START MATERIAL FOR THIS EXERCISE

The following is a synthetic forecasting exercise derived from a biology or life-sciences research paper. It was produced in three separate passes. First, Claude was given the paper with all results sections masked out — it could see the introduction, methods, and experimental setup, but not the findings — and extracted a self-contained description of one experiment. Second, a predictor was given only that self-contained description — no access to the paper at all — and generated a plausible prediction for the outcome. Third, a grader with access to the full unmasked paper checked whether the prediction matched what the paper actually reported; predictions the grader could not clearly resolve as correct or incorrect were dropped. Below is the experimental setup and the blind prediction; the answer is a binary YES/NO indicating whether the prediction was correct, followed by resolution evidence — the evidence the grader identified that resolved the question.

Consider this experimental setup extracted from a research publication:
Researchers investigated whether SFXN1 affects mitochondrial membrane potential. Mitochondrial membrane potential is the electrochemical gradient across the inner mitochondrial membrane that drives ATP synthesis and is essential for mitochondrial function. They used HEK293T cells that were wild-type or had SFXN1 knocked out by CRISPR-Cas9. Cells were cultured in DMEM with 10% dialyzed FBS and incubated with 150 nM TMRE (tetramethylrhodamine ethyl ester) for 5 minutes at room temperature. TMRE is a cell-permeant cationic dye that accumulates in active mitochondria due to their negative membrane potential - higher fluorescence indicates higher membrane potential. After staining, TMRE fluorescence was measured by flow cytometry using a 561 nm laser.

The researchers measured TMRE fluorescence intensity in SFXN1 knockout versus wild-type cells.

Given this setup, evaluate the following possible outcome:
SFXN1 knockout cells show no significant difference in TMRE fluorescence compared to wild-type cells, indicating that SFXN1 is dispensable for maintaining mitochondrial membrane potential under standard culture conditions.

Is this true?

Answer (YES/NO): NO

END MATERIAL FOR THIS EXERCISE

**ASSIGNED TASK**
Using the material above, report each line where "fluorescence" occurs.

**YOUR RESPONSE**
Researchers investigated whether SFXN1 affects mitochondrial membrane potential. Mitochondrial membrane potential is the electrochemical gradient across the inner mitochondrial membrane that drives ATP synthesis and is essential for mitochondrial function. They used HEK293T cells that were wild-type or had SFXN1 knocked out by CRISPR-Cas9. Cells were cultured in DMEM with 10% dialyzed FBS and incubated with 150 nM TMRE (tetramethylrhodamine ethyl ester) for 5 minutes at room temperature. TMRE is a cell-permeant cationic dye that accumulates in active mitochondria due to their negative membrane potential - higher fluorescence indicates higher membrane potential. After staining, TMRE fluorescence was measured by flow cytometry using a 561 nm laser.
The researchers measured TMRE fluorescence intensity in SFXN1 knockout versus wild-type cells.
SFXN1 knockout cells show no significant difference in TMRE fluorescence compared to wild-type cells, indicating that SFXN1 is dispensable for maintaining mitochondrial membrane potential under standard culture conditions.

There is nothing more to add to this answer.